Speech Measures

Sp SPL (dB)

This version of the SPL measurement (see above) is optimized for speech samples. Instead of a simple RMS measurement, an 'F' (125 ms, exponential) time-weighted RMS is calculated. Only values of this RMS that fall above an SNR threshold are averaged to calculate Sp SPL.

SFo (Hz)

Speaking fundamental frequency [1]. This is the frequency in Hertz of glottal pulses or vocal fold vibrations. It is a time-weighted average over all voiced portions of the sound segment.

SFR (dB)

Spectral flatness of the residue [2]. SFR expressed in dB varies from -infinity for completely periodic signals to 0 for completely aperiodic signals (white noise).

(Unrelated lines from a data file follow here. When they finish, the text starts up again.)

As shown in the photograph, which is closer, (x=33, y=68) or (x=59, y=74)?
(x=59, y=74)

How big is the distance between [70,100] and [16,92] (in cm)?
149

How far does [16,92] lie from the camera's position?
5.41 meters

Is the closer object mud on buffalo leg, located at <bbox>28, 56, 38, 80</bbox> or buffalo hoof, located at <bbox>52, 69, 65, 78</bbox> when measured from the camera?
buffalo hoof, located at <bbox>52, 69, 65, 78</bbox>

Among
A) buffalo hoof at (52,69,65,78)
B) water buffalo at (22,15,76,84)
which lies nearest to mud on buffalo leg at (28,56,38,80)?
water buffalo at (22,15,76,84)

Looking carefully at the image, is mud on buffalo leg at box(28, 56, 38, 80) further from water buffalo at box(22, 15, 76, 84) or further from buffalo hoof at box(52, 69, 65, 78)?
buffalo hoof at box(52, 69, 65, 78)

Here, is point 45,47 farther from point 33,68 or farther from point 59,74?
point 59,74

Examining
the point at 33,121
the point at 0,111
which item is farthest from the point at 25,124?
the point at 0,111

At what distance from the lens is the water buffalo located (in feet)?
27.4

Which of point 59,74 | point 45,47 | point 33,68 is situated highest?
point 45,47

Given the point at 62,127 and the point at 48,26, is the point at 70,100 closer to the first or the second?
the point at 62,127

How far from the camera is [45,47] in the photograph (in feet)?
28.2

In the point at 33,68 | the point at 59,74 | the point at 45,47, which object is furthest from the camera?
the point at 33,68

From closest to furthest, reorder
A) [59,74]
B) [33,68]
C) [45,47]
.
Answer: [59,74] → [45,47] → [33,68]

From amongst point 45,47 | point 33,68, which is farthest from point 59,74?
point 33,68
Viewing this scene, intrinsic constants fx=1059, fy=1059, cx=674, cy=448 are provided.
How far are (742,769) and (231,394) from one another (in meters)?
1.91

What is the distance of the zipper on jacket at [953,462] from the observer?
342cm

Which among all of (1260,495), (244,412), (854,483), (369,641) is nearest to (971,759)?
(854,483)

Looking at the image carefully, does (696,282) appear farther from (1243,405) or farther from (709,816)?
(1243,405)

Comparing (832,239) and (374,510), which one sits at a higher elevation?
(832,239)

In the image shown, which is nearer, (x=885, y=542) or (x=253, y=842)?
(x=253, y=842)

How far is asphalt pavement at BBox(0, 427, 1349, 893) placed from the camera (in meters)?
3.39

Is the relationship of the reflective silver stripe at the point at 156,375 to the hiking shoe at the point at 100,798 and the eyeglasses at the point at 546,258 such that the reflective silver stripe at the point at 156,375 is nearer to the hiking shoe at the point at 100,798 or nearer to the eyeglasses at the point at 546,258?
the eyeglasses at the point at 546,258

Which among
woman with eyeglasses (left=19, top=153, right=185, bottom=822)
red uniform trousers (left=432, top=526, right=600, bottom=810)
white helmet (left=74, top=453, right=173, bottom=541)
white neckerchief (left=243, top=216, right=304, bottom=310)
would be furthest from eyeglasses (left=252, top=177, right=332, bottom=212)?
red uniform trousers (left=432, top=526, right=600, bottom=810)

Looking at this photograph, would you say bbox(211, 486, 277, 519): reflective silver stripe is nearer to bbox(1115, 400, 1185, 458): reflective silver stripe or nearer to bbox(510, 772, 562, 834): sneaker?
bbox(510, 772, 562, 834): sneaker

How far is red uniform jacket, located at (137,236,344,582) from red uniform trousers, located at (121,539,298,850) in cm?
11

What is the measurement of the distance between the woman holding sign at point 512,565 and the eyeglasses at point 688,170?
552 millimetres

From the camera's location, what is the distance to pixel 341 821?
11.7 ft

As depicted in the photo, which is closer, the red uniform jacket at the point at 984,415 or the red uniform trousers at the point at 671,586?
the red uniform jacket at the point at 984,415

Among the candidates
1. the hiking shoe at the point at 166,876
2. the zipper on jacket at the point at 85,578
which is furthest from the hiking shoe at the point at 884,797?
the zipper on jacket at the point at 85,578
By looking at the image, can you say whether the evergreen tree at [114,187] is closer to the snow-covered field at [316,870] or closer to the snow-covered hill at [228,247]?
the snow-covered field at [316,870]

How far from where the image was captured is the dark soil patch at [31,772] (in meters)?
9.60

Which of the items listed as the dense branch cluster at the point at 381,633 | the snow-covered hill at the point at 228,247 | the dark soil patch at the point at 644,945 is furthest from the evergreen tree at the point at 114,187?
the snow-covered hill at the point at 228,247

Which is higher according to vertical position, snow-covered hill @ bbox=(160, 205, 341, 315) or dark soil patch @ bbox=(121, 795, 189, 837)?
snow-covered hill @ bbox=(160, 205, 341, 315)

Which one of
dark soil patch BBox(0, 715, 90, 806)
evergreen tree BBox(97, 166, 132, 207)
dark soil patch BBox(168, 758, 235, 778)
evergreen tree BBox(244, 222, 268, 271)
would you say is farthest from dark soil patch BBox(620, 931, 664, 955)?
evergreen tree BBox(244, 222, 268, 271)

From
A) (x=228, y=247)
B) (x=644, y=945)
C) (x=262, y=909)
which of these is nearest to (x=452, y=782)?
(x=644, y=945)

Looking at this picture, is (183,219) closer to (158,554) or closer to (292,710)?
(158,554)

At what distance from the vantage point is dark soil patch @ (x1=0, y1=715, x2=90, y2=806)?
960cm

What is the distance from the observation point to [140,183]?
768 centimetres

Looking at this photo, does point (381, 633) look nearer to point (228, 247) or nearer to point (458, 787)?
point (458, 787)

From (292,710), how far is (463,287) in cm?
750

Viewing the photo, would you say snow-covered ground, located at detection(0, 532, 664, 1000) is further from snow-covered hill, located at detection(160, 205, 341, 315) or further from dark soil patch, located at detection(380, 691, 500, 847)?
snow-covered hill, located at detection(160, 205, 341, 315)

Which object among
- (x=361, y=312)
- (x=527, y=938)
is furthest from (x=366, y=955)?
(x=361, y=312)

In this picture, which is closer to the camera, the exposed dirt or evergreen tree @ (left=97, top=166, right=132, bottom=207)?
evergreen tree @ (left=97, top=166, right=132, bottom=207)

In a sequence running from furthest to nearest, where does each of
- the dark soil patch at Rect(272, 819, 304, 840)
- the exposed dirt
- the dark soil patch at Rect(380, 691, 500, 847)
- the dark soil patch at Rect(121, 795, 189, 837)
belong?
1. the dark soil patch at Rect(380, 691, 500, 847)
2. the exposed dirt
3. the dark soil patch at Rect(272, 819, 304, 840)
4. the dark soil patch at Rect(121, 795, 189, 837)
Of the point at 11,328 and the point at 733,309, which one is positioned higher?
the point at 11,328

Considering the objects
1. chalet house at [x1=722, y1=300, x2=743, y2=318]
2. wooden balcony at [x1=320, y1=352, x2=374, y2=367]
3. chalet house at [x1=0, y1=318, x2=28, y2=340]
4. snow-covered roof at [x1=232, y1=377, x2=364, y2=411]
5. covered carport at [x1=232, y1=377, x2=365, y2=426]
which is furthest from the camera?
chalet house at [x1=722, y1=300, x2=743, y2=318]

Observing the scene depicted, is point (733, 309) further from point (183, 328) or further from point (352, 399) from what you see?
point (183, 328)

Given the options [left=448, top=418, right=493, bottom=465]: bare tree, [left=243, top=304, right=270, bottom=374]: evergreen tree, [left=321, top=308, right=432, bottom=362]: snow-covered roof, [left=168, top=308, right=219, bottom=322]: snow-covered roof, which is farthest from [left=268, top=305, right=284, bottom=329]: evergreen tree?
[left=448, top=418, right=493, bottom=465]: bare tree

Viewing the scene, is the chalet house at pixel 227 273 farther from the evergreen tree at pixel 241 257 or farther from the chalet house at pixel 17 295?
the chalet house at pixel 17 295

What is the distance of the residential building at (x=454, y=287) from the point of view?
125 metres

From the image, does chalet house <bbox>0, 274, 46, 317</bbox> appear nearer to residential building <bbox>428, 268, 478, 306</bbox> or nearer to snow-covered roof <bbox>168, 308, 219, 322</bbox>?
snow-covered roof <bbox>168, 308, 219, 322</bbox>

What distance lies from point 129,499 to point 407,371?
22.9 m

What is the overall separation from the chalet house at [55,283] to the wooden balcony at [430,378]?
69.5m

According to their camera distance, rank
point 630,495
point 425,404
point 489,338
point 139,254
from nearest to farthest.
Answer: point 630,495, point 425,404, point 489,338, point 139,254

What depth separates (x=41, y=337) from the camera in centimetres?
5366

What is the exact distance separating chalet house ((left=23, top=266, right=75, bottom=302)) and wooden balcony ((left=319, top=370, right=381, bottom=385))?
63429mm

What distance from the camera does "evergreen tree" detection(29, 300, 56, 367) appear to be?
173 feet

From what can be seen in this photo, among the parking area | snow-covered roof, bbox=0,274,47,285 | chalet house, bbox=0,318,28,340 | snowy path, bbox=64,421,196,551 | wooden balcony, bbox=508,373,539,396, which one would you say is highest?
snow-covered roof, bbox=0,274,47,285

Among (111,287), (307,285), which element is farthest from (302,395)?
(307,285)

The "residue" is the inverse filtered signal (glottal waveform) as determined by linear prediction. The SFR is the ratio of the geometric mean (over frequency) of the spectral power of the residue to the arithmetic mean of the power, expressed in decibels.

SFR (%)

Spectral flatness of the residue [2]. SFR expressed in percent varies from 0 for completely periodic signals to 100 for completely aperiodic signals (white noise).

PA

Pitch amplitude [3]. PA varies from 1 for completely periodic signals to 0 for completely aperiodic signals (white noise).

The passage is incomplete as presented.